- **Excerpt provided**:
-----
FIG. 13 shows the detection results of a case of MDS/MPN UC. The CD34/CD117 plot shows an increased proportion of CD34+CD117+ immature myeloid cells at 5.08%. CD11b in granulocytes was abnormally weakly expressed, the proportion of promyelocytes at li1 stage and myelocytes at li2 stage were significantly higher and the CD13/CD11b and CD13/CD16 plots were significantly abnormal compared to those in FIG. 2 . The proportion of monocytes was not high and the phenotype was normal. The proportion of erythroblasts was 50.86%, which was significantly higher. The patient had an increased WBC, anaemia and reduced platelets. MDS/MPN was considered. LAIP: CD34+CD117+CD33dim+.
Although, the disclosure has been described in detail above with a general description and specific examples, some modifications or improvements can be made on the basis of the present disclosure, as will be apparent to those skilled in the art. These modifications or improvements, which do not deviate from the spirit of the disclosure, therefore fall within the protection scope claimed by the present disclosure.

Claims

1. A kit for immunotyping of a myeloid neoplasm, comprising a panel of antibodies:

anti-CXCR4 antibody, anti-CD105 antibody, anti-CD14 antibody, anti-CD45 antibody, anti-CD16 antibody, anti-HLA-DR antibody, anti-CD33 antibody, anti-CD10 antibody, anti-CD4 antibody, anti-CD123 antibody, anti-CD11b antibody, anti-CD41 antibody, anti-CD61 antibody, anti-CD15 antibody, anti-CD13 antibody, anti-CD71 antibody, anti-CD117 antibody, anti-CD34 antibody, anti-CD9 antibody, anti-CD11c antibody, anti-CD300e antibody, anti-CD64 antibody, anti-CD36 antibody, and anti-CD25 antibody.

2-3. (canceled)

4. The kit according to claim 1, wherein the antibodies are monoclonal antibodies.

5. (canceled)

6. A system for detecting an immunophenotype of a myeloid neoplasm, comprising a test moiety and an analyzing moiety, wherein

the test moiety is used to attain test results of a sample using a tube of agent for testing the sample with flow cytometry, and the agent comprises the panel of antibodies according to claim 1.

7. The system according to claim 6, wherein when the system is used for detecting an immunophenotype of an AML and/or a chronic myeloid neoplasm, steps for detection comprise:

preparing a flow cytometry onboard sample after processing the sample to be tested using a panel of antibodies; performing a flow cytometry onboard assay;

wherein gating in the flow cytometry on-board assay is carried out as follows:

gating live cells as R1, removing debris and dead cells, and gating lymphocytes, granulocytes, monocytes, immature cells, and erythroblasts within the R1 gate using CD45/SSC; analyzing antigen expression within different cell gates;

analyzing the AML for immunophenotypes of immature myeloid cells, granulocytes and monocytes; and

analyzing the chronic myeloid neoplasm for immunophenotypes of immature myeloid cells, granulocytes, monocytes and erythroblasts;

wherein the panel of antibodies comprises:

8. The system according to claim 7, wherein analysis of immunophenotypes of granulocytes and monocytes comprises identifying immature monocytes from mature monocytes and/or identifying promonocytes from immature granulocytes using CXCR4/CD36 analysis.

9. (canceled)

10. A method for identifying promonocytes, comprising detecting CXCR4 and CD36 antigen expression on cell membranes in a sample to be tested for analysis of promonocytes, wherein the CXCR4 expression is stronger in promonocytes than in mature monocytes and granulocytes, while CD36 is distributed from negative to positive in promonocytes.
-----
- **Data provided**:
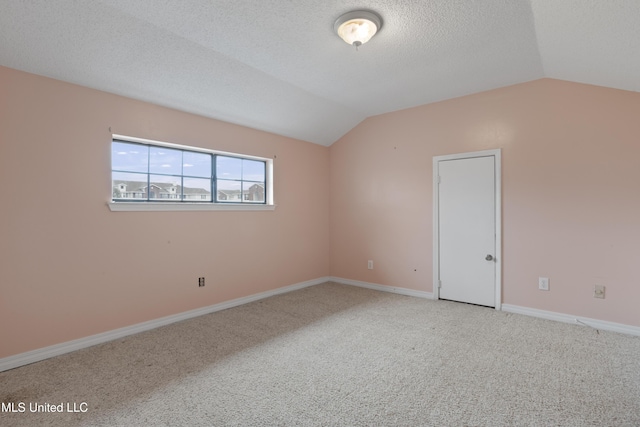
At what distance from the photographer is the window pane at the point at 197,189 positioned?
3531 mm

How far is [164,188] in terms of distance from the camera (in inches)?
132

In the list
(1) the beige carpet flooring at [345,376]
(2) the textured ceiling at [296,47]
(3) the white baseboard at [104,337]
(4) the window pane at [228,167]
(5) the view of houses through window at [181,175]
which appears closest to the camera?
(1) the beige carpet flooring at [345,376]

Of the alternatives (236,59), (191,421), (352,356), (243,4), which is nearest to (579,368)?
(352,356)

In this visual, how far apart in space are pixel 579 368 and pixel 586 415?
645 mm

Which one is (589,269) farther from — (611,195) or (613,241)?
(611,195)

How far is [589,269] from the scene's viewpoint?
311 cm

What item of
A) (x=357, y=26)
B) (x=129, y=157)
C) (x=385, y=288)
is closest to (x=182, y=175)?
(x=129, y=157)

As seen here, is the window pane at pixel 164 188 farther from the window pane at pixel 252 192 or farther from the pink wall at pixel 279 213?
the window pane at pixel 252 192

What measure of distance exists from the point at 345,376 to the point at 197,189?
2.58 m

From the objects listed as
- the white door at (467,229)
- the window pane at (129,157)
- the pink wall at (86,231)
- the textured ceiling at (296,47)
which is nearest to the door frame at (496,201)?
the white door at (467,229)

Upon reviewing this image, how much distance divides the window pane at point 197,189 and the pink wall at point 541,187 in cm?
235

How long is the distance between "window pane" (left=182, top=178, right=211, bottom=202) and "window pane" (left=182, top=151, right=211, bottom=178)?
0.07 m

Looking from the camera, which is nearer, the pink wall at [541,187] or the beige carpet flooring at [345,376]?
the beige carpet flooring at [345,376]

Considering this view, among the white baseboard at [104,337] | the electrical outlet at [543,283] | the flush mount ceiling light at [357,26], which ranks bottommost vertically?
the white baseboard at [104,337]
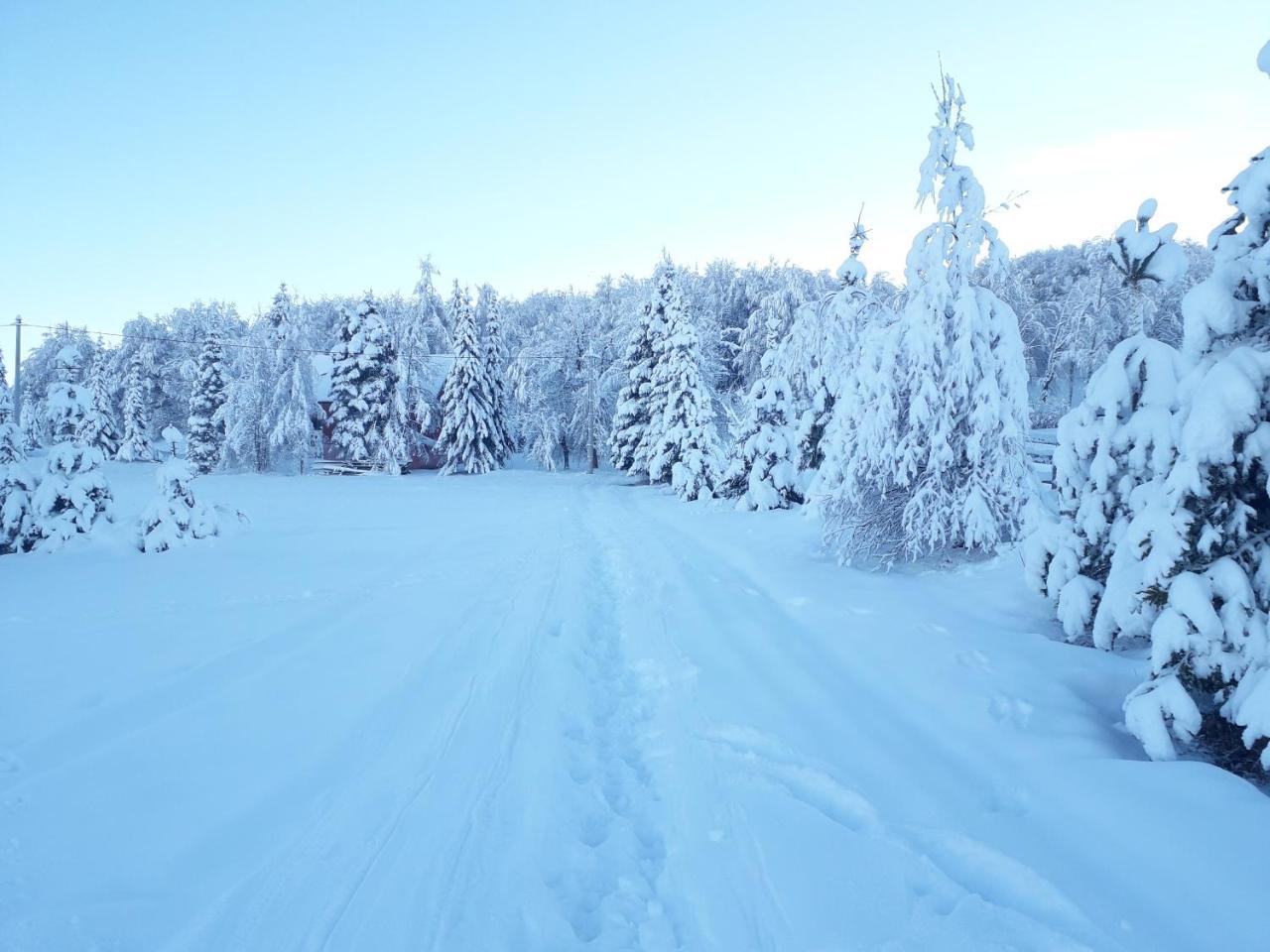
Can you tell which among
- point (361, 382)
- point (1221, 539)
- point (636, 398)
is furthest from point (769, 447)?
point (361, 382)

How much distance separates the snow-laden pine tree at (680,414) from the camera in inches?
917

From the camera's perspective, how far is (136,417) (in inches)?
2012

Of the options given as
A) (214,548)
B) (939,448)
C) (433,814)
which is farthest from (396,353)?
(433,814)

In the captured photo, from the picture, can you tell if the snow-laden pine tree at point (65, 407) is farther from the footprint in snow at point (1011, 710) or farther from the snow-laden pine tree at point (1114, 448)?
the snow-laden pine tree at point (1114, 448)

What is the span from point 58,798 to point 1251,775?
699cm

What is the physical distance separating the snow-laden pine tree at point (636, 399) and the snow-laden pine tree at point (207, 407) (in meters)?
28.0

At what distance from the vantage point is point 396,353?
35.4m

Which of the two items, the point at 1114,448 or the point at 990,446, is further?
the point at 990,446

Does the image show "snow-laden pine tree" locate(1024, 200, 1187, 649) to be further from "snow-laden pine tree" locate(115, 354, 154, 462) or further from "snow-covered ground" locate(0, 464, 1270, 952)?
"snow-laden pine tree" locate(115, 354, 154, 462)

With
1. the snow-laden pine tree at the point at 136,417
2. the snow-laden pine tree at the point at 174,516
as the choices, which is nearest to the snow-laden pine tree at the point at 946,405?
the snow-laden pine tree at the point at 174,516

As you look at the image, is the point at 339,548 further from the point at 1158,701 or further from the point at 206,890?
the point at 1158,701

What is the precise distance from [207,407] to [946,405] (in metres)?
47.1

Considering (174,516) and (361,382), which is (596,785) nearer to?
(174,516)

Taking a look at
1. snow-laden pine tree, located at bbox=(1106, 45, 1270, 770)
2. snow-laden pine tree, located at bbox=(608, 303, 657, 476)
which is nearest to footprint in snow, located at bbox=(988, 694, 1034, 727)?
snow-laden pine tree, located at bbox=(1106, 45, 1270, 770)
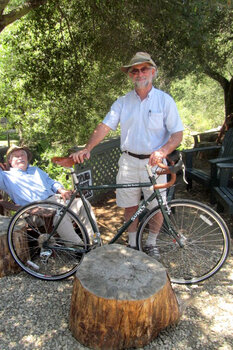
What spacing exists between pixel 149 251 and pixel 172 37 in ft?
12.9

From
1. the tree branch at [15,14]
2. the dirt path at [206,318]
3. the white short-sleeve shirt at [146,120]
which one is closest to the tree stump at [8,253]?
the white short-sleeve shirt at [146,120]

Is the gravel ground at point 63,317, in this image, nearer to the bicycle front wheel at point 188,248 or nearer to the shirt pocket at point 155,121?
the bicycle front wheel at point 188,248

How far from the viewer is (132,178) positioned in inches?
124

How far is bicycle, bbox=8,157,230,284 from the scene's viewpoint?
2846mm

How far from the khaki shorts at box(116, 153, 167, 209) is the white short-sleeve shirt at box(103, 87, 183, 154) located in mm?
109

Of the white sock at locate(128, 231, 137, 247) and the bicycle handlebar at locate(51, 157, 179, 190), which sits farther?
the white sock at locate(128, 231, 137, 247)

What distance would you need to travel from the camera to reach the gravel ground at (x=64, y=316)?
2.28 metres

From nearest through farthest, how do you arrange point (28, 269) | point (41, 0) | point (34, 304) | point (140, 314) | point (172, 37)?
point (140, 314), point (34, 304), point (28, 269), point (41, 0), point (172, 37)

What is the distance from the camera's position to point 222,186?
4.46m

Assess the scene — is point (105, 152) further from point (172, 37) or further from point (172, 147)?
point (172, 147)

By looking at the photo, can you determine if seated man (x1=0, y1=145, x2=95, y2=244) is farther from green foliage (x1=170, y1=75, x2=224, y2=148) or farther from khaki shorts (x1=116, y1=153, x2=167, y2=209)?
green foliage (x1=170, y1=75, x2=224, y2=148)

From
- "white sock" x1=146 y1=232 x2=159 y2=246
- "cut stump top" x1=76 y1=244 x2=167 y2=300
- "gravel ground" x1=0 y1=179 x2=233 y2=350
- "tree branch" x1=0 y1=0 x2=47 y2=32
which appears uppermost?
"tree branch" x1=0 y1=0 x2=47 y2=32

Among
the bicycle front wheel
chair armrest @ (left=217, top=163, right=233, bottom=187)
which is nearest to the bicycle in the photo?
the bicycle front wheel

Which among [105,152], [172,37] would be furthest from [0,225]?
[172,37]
-----
- **Problem to solve**:
Quote the excerpt on immunotyping myeloid neoplasms word for word, starting at the words "Although, the disclosure" and stopping after the words "the present disclosure.".

- **Response for this exercise**:
Although, the disclosure has been described in detail above with a general description and specific examples, some modifications or improvements can be made on the basis of the present disclosure, as will be apparent to those skilled in the art. These modifications or improvements, which do not deviate from the spirit of the disclosure, therefore fall within the protection scope claimed by the present disclosure.